Objetivo da tarefa:
Por favor, diga se cada afirmação abaixo está de acordo com o texto sobre a operação policial no Jacarezinho, respondendo sim ou não e citando as palavras decisivas do texto.
1. Dois passageiros do metrô de superfície ficaram feridos sem maior gravidade.
2. As investigações que antecederam a ação começaram há seis meses.
3. Entre o material apreendido pela polícia havia 12 granadas.

No tiroteio, balas perdidas atingiram uma composição do metrô de superfície que passava perto da comunidade e dois passageiros foram atingidos por disparos, ficando feridos sem maior gravidade, de acordo com o Corpo de Bombeiros.
Segundo a polícia, helicópteros da corporação ajudaram a localizar uma espécie de quartel-general da facção criminosa que atua no Jacarezinho, que é a maior do Estado do Rio. Fontes da polícia disseram que entre os mortos estariam lideranças do narcotráfico.
Em resposta à operação da polícia no Rio, Jurema Werneck, diretora executiva da Anistia Internacional Brasil, defendeu uma investigação rápida e independente.
“O número de mortos nessa operação policial é condenável, assim como o fato de, mais uma vez, esse massacre ter ocorrido em uma favela. O Ministério Público do Estado do Rio de Janeiro deve conduzir uma investigação rápida, exaustiva, independente e eficaz sobre essas atrocidades, seguindo os padrões internacionais, para que os agentes do estado que ordenaram, cometeram ou participaram deste massacre sejam responsabilizados", disse.
O Ministério Público informou que vai investigar a operação.
As investigações que antecederam a ação desta quinta-feira começaram há 10 meses e foram motivadas por denúncia de que menores de idade estariam sendo cooptados para atuar no tráfico de drogas na comunidade. Ao menos seis suspeitos foram presos, sendo que três morreram depois, e um arsenal foi apreendido pela polícia, incluindo 16 pistolas, 12 granadas, uma bala de canhão ativa e milhares de munições.
“Apreendemos uma arma de guerra ativa“, afirmou o diretor da Polícia Civil, delegado Rodrigo Oliveira.
DECISÃO DO STF
Segundo a polícia, a operação ocorreu dentro dos parâmetros determinados no ano passado pelo Supremo Tribunal Federal (STF) para ações em favelas do Rio de Janeiro durante o período da pandemia.
“A operação começou dentro dos protocolos previstos na decisão do STF e não há o que comemorar a grande quantidade de mortos, e não há como confortar a morte do nosso policial”, disse o diretor da polícia, que criticou a decisão do Supremo.

Material fornecido:
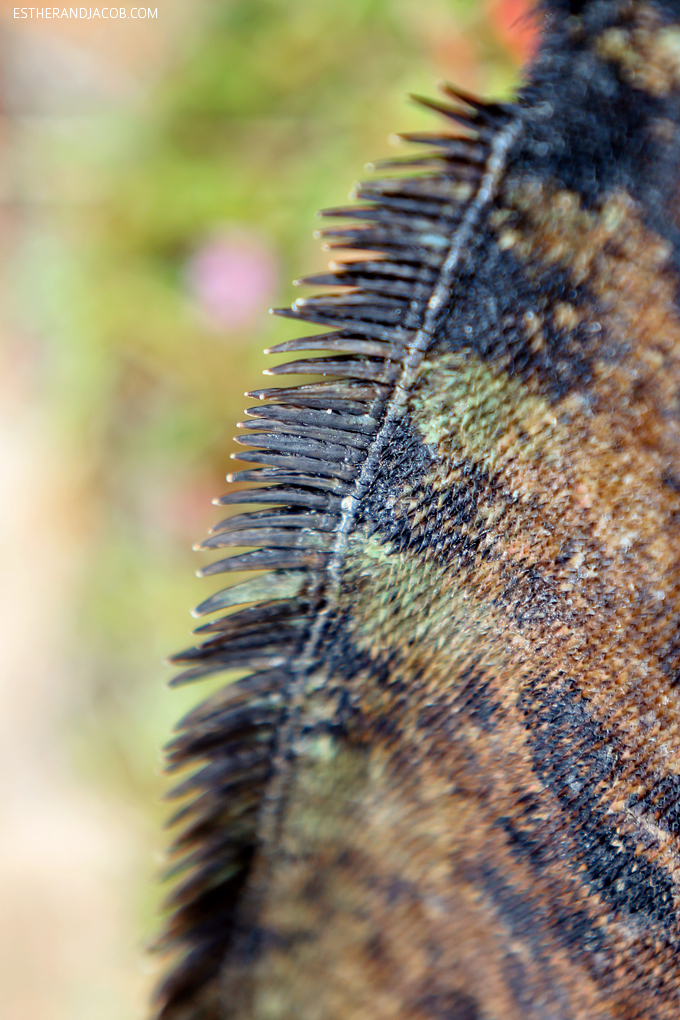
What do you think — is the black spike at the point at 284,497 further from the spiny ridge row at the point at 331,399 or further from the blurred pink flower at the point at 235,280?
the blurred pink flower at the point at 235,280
==
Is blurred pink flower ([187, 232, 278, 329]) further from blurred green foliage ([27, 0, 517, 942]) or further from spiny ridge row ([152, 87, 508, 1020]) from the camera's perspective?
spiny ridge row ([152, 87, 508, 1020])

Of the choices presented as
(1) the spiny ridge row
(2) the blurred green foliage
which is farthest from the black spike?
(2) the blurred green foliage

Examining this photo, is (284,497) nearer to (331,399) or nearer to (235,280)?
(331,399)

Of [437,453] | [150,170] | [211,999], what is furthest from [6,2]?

Exercício resolvido:
1. Sim: "dois passageiros foram atingidos por disparos, ficando feridos sem maior gravidade"
2. Não: "começaram há 10 meses"
3. Sim: "incluindo 16 pistolas, 12 granadas"